Gemeinsam beschlossen sie, es sei nun an der Zeit, aus dem ganzen Krisenoutput mal ein Album aufzunehmen. Man kannte sich schon eine ganze Weile, schließlich ging Rachut ja in der „Hanseplatte“ ein und aus – jenem legendären Plattenladen im Schanzenviertel, in dem Groothoff arbeitet, wenn er gerade nicht die MPC 1000 bearbeitet.
Schon im Mai 2010 spielte Rachut mit seiner Band Kommando Sonne-nmilch sogar mal im Laden. So richtig intensiv wurde der Kontakt allerdings erst im letzten Jahr. Da plante die „Schlüsselfigur der deutschen Punkszene“ (Wikipedia über Rachut) mal wieder eine Veröffentlichung und Jakob Groothoff half ihm dabei. Im Zuge dessen verzehrten die beiden zusammen ein Pilzgericht und Groothoff erzählte Rachut von seinen Skizzen. „Schick mal“, sagte da der Jens und der Jakob schickte.
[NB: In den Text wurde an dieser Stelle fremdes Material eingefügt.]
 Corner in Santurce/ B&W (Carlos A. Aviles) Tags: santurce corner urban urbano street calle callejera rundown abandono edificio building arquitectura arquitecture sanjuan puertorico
Das Ich macht dich schwach
Die Folge war eine Einladung für MPC Lafote, doch mal als Vorgruppe für das Rachut-Projekt Alte Sau tätig zu werden. Beim letzten Lied dieser Vorgruppenperformance kam der Meister dann an die Bühne heran und sagte etwas wie: „Ja, ist doch gar nicht so schlecht! Aber sag nicht immer ‚Ich‘, das macht dich schwach.“
Wie um ganz sicher zu gehen, textete Rachut für das darauf folgende gemeinsame Ding dann einfach selbst und wer ihn kennt, hört das, auch wenn es Groothoffs Stimme ist, die den Text singt. Punk-poetisch entfalten sich hier Momentaufnahmen des Alltäglichen und allzu Alltäglichen zwischen einem nicht mehr so blauen Himmel und einer dahinsiechenden Erde und können dabei jederzeit ins Surreale kippen.
In Sachen Ich haben sich die Kreateure dabei voll unter Kontrolle und sind tatsächlich besonders stark, wenn das Pronomen fehlt. Eindrücklich ins Ohr springt in diesem Zusammenhang der Song „Der Blitz wird wach“. Im Text werden die Naturgewalten droben am Himmel auf eine Weise personifiziert, die bei oberflächlicher Betrachtung zum Lachen verleitet. „Leider, leider, leider ist es ihnen egal, wen sie treffen.“ Aber Rachut wäre nicht Rachut, wenn nicht hinter jeder dieser vermeintlichen Albernheiten ein Abgrund lauerte.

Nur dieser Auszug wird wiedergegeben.